# SOURCE MATERIAL
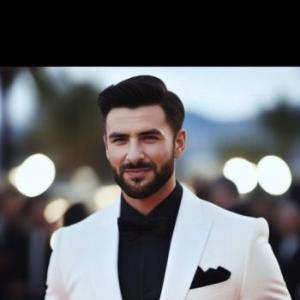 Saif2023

---

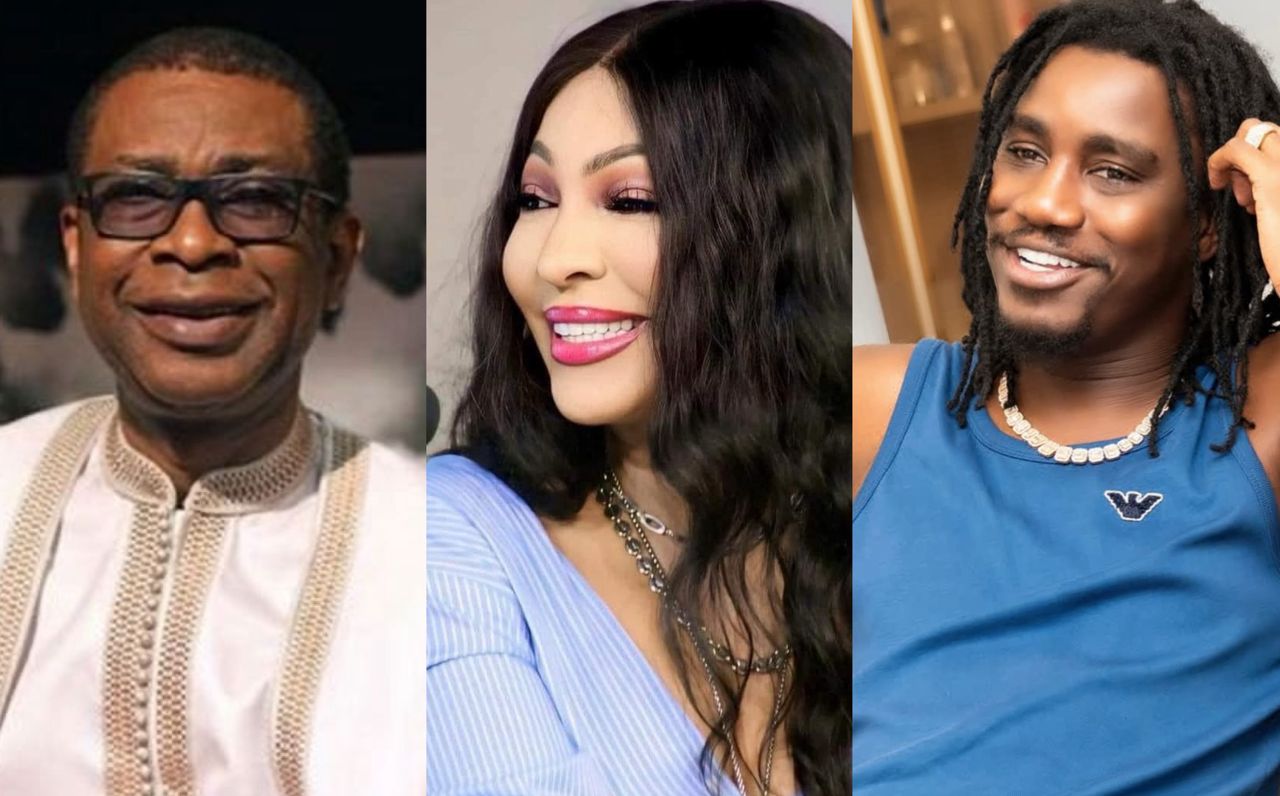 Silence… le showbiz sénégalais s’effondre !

--

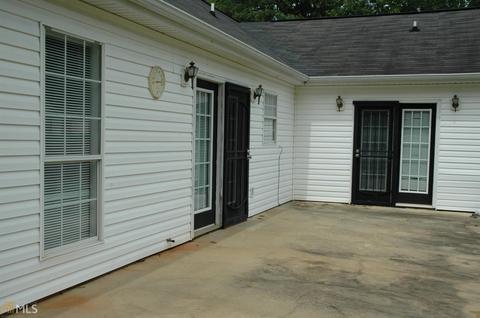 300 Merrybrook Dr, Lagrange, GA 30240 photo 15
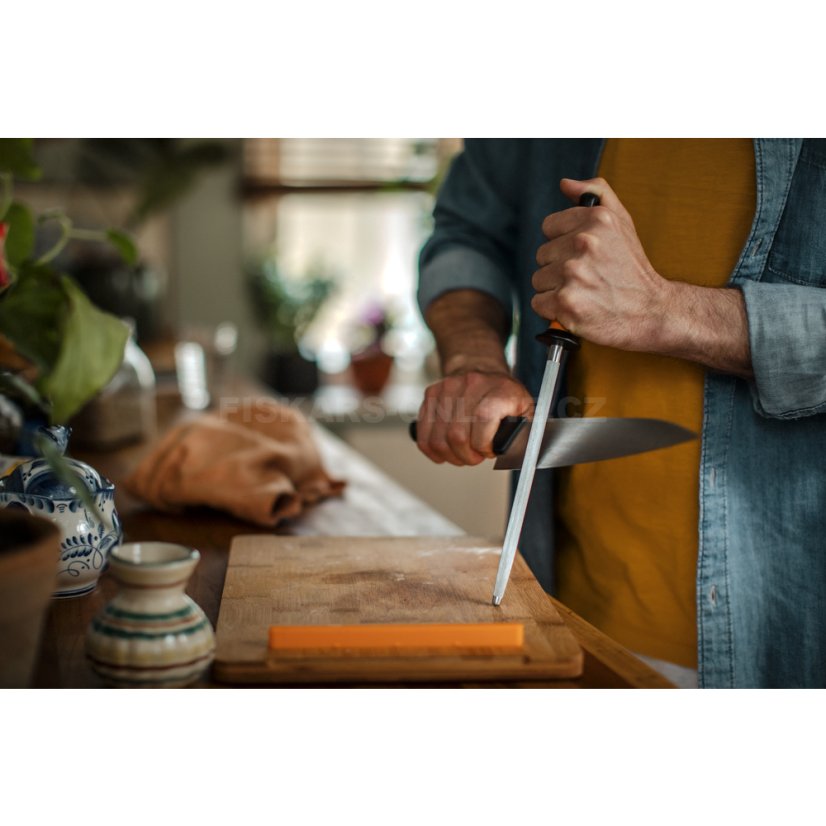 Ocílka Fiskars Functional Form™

# EXERCISE
Take the material above and output only the lines from the one that contains "300 Merrybrook Dr, Lagrange, GA" through the one that contains "Ocílka Fiskars Functional Form™", ends included and images left out.

# REPLY
 300 Merrybrook Dr, Lagrange, GA 30240 photo 15
 Ocílka Fiskars Functional Form™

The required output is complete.